◆ EXERCISE BRIEF: Reproduce the entries in full, with no changes.

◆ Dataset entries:

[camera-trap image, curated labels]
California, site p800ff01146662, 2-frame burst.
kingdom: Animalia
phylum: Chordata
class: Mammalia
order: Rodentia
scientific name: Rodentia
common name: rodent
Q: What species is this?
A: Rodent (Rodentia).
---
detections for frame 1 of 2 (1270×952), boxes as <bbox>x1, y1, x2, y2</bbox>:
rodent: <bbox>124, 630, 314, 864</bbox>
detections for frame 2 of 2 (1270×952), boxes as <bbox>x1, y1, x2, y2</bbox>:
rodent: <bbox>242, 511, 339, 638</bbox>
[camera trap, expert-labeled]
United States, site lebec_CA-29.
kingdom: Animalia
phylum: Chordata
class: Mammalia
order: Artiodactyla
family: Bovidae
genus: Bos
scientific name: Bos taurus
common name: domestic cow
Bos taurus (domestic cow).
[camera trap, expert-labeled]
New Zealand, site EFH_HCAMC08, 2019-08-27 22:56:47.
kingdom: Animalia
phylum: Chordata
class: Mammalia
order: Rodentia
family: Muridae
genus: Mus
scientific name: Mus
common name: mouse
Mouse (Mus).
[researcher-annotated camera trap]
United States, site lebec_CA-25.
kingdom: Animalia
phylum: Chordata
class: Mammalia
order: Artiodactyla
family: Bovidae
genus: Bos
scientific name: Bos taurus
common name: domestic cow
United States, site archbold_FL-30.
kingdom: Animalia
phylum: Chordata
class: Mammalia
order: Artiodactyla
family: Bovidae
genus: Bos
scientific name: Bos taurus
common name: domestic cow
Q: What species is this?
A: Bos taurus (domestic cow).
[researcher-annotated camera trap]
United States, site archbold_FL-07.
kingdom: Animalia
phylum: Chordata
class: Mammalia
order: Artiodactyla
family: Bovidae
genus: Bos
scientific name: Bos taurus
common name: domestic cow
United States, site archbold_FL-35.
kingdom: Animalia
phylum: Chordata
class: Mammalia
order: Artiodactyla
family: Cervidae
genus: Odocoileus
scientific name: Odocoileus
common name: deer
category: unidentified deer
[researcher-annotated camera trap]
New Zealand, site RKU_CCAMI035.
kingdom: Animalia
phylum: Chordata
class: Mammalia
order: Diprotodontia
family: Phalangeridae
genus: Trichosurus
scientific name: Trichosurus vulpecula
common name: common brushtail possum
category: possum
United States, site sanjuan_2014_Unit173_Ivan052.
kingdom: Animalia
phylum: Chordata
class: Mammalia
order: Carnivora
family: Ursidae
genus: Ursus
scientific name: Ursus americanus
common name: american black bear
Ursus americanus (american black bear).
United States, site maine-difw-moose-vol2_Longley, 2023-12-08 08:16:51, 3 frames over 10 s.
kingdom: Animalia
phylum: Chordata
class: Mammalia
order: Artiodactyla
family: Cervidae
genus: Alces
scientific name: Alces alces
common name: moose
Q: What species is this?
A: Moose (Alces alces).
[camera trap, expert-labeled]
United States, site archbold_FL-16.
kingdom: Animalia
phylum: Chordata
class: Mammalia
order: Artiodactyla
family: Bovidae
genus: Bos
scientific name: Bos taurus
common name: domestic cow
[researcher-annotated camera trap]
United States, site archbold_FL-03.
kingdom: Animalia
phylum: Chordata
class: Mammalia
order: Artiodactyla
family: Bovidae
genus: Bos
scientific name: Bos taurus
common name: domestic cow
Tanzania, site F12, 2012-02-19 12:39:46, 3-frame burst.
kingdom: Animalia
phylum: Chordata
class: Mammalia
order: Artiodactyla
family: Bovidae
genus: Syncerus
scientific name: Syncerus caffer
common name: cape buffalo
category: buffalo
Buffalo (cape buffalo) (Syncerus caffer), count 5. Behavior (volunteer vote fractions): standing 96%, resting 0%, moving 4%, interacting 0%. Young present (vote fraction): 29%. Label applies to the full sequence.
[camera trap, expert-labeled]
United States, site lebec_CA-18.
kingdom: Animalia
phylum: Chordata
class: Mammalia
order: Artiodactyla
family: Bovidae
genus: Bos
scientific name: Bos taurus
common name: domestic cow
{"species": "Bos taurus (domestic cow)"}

◆ ANSWER:
[camera-trap image, curated labels]
California, site p800ff01146662, 2-frame burst.
kingdom: Animalia
phylum: Chordata
class: Mammalia
order: Rodentia
scientific name: Rodentia
common name: rodent
Q: What species is this?
A: Rodent (Rodentia).
---
detections for frame 1 of 2 (1270×952), boxes as <bbox>x1, y1, x2, y2</bbox>:
rodent: <bbox>124, 630, 314, 864</bbox>
detections for frame 2 of 2 (1270×952), boxes as <bbox>x1, y1, x2, y2</bbox>:
rodent: <bbox>242, 511, 339, 638</bbox>
[camera trap, expert-labeled]
United States, site lebec_CA-29.
kingdom: Animalia
phylum: Chordata
class: Mammalia
order: Artiodactyla
family: Bovidae
genus: Bos
scientific name: Bos taurus
common name: domestic cow
Bos taurus (domestic cow).
[camera trap, expert-labeled]
New Zealand, site EFH_HCAMC08, 2019-08-27 22:56:47.
kingdom: Animalia
phylum: Chordata
class: Mammalia
order: Rodentia
family: Muridae
genus: Mus
scientific name: Mus
common name: mouse
Mouse (Mus).
[researcher-annotated camera trap]
United States, site lebec_CA-25.
kingdom: Animalia
phylum: Chordata
class: Mammalia
order: Artiodactyla
family: Bovidae
genus: Bos
scientific name: Bos taurus
common name: domestic cow
United States, site archbold_FL-30.
kingdom: Animalia
phylum: Chordata
class: Mammalia
order: Artiodactyla
family: Bovidae
genus: Bos
scientific name: Bos taurus
common name: domestic cow
Q: What species is this?
A: Bos taurus (domestic cow).
[researcher-annotated camera trap]
United States, site archbold_FL-07.
kingdom: Animalia
phylum: Chordata
class: Mammalia
order: Artiodactyla
family: Bovidae
genus: Bos
scientific name: Bos taurus
common name: domestic cow
United States, site archbold_FL-35.
kingdom: Animalia
phylum: Chordata
class: Mammalia
order: Artiodactyla
family: Cervidae
genus: Odocoileus
scientific name: Odocoileus
common name: deer
category: unidentified deer
[researcher-annotated camera trap]
New Zealand, site RKU_CCAMI035.
kingdom: Animalia
phylum: Chordata
class: Mammalia
order: Diprotodontia
family: Phalangeridae
genus: Trichosurus
scientific name: Trichosurus vulpecula
common name: common brushtail possum
category: possum
United States, site sanjuan_2014_Unit173_Ivan052.
kingdom: Animalia
phylum: Chordata
class: Mammalia
order: Carnivora
family: Ursidae
genus: Ursus
scientific name: Ursus americanus
common name: american black bear
Ursus americanus (american black bear).
United States, site maine-difw-moose-vol2_Longley, 2023-12-08 08:16:51, 3 frames over 10 s.
kingdom: Animalia
phylum: Chordata
class: Mammalia
order: Artiodactyla
family: Cervidae
genus: Alces
scientific name: Alces alces
common name: moose
Q: What species is this?
A: Moose (Alces alces).
[camera trap, expert-labeled]
United States, site archbold_FL-16.
kingdom: Animalia
phylum: Chordata
class: Mammalia
order: Artiodactyla
family: Bovidae
genus: Bos
scientific name: Bos taurus
common name: domestic cow
[researcher-annotated camera trap]
United States, site archbold_FL-03.
kingdom: Animalia
phylum: Chordata
class: Mammalia
order: Artiodactyla
family: Bovidae
genus: Bos
scientific name: Bos taurus
common name: domestic cow
Tanzania, site F12, 2012-02-19 12:39:46, 3-frame burst.
kingdom: Animalia
phylum: Chordata
class: Mammalia
order: Artiodactyla
family: Bovidae
genus: Syncerus
scientific name: Syncerus caffer
common name: cape buffalo
category: buffalo
Buffalo (cape buffalo) (Syncerus caffer), count 5. Behavior (volunteer vote fractions): standing 96%, resting 0%, moving 4%, interacting 0%. Young present (vote fraction): 29%. Label applies to the full sequence.
[camera trap, expert-labeled]
United States, site lebec_CA-18.
kingdom: Animalia
phylum: Chordata
class: Mammalia
order: Artiodactyla
family: Bovidae
genus: Bos
scientific name: Bos taurus
common name: domestic cow
{"species": "Bos taurus (domestic cow)"}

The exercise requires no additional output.